Pick out each line of the listing below that contains the string "pixel". Case counts.

▶ _Data excerpts_

======

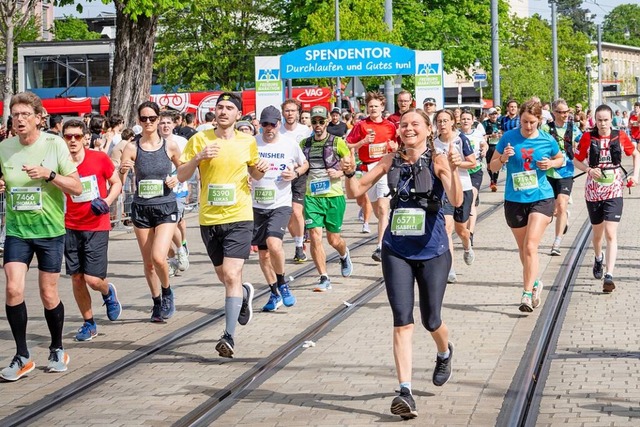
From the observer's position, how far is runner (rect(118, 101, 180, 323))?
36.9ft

======

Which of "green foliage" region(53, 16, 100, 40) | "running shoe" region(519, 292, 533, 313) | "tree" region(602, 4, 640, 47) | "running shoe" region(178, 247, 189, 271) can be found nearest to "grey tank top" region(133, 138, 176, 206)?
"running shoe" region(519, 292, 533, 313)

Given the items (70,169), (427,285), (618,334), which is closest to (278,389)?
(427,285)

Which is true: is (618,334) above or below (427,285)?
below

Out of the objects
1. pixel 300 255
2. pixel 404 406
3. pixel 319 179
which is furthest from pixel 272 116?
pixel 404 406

======

▶ _Task result_
1. pixel 300 255
2. pixel 404 406
3. pixel 319 179
which is furthest from pixel 272 116?
pixel 404 406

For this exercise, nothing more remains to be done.